1. For proper food preparation techniques, follow the recipe selected for the food item.

2. Recipes books are kept in the dietary department.

3. Each cook is responsible for using the selected recipe in the cookbook.

4. The cook must follow the recipe completely and use proper measurements and weights to insure that the desired results are achieved ... "


Review of the "Dietary Policies and Procedures" revealed another document titled, "DTR - #37 Menu Changes" dated 5/15/14, provided the following information:

"I. PURPOSE

To maintain the consistency and quality of food served.

II. The dietary department will follow dietary department menus in food preparation. Any adjustments in menus must be approved by the Certified Dietary Manager (CDM) or the Registered Dietitian (RD) of the dietary department.

III. DEFINITIONS

NONE

IV. PROCEDURES

1. For proper food preparation techniques, follow the menu for the day/meal.
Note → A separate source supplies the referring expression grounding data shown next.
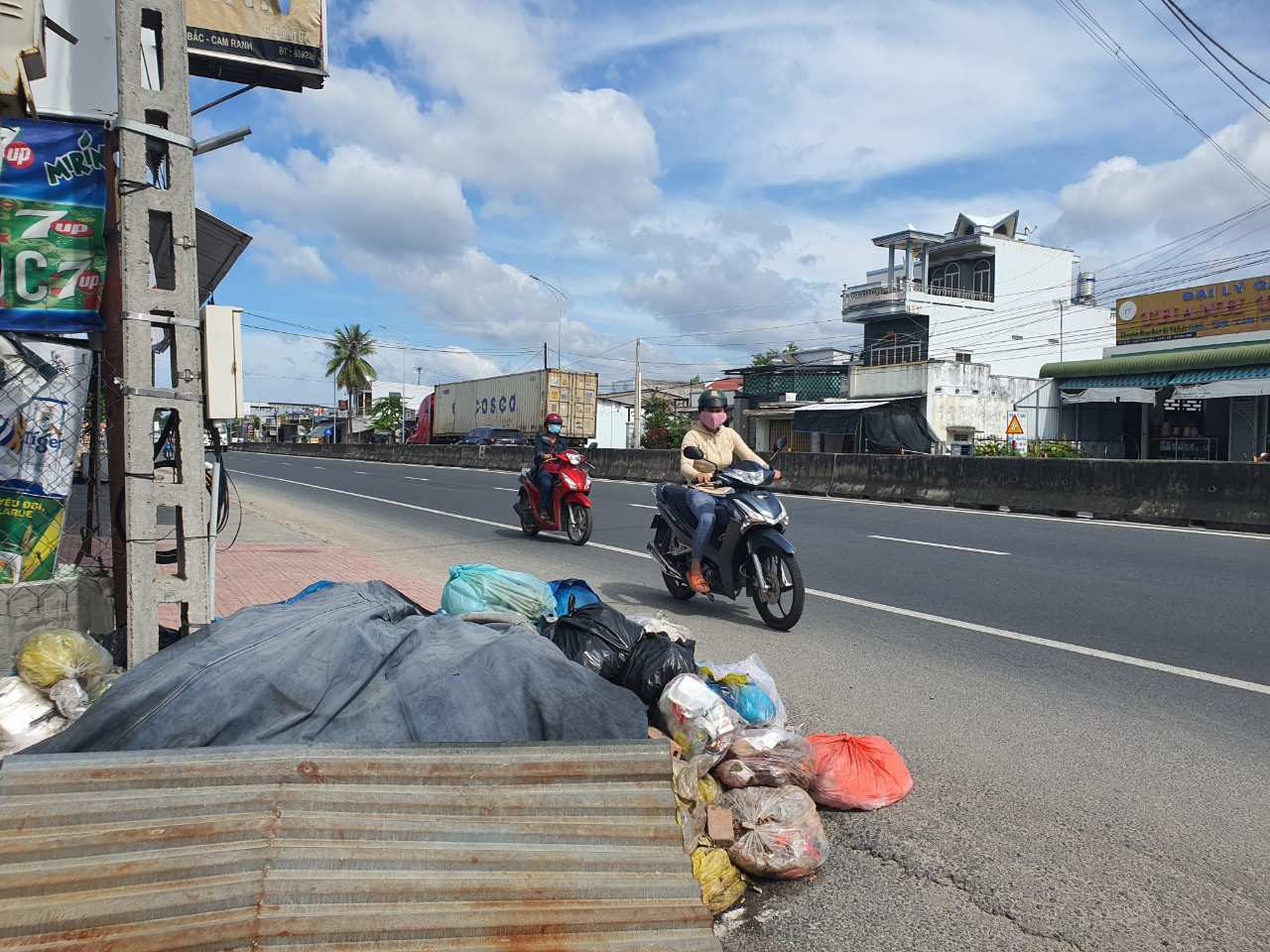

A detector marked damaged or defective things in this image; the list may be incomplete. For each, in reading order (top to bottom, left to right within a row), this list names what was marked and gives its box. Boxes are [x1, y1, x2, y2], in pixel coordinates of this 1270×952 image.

rusty metal sheet [0, 746, 721, 952]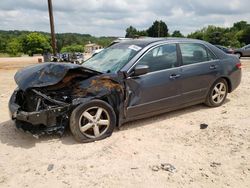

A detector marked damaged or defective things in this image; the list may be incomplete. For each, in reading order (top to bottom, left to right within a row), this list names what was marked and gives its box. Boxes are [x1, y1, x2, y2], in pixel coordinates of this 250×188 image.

front bumper damage [8, 89, 72, 136]
crushed hood [14, 62, 99, 90]
damaged sedan [8, 37, 241, 142]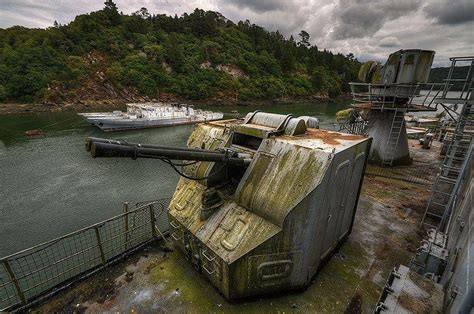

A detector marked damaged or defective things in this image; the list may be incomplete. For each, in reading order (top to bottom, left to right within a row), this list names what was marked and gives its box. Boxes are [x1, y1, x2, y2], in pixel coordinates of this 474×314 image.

rusty naval gun [87, 111, 372, 300]
rusted machinery [87, 111, 372, 300]
corroded metal surface [168, 112, 372, 300]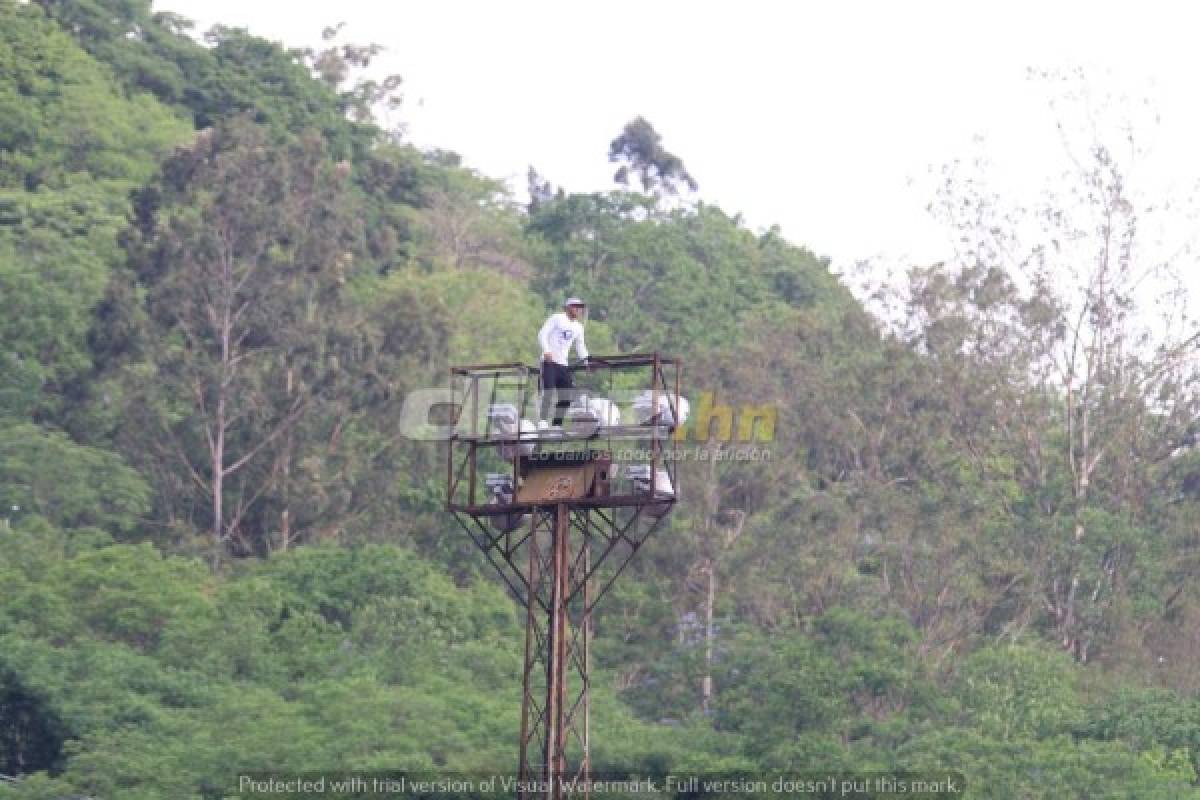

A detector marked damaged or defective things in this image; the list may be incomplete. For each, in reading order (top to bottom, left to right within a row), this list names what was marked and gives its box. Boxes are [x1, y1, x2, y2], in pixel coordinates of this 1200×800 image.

rusty steel lattice tower [444, 355, 686, 800]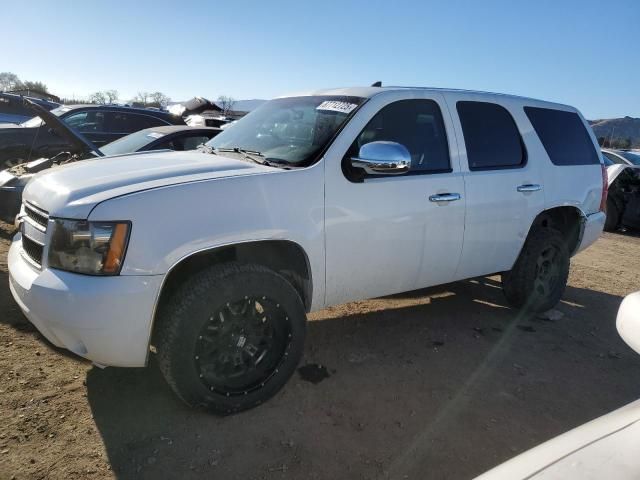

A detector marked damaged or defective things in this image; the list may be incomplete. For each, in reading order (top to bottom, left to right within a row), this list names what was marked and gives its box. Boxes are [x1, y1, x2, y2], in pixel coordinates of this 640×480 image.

2. Menus are created and analyzed prior to serving to patients and employees.

3. Menus are created bi-annually for a two week cycle rotation for spring/summer and for fall/winter.

4. Each cook is responsible for following the menu of the day.

5. The cook must follow the menu completely.

6. Any menu changes must be approved by the CDM or Supervisory RD of the dietary department ... "


An interview with the Dietary Manager on 11/3/14, at 3:15 PM, confirmed that the facility had policies and procedures relative to following the standardized recipes and written menus. She stated that the cooks were trained to follow the recipes and the preplanned written menus but she was uncertain why they had failed to prepare the food for the therapeutic diets or follow the policies and procedures on this day.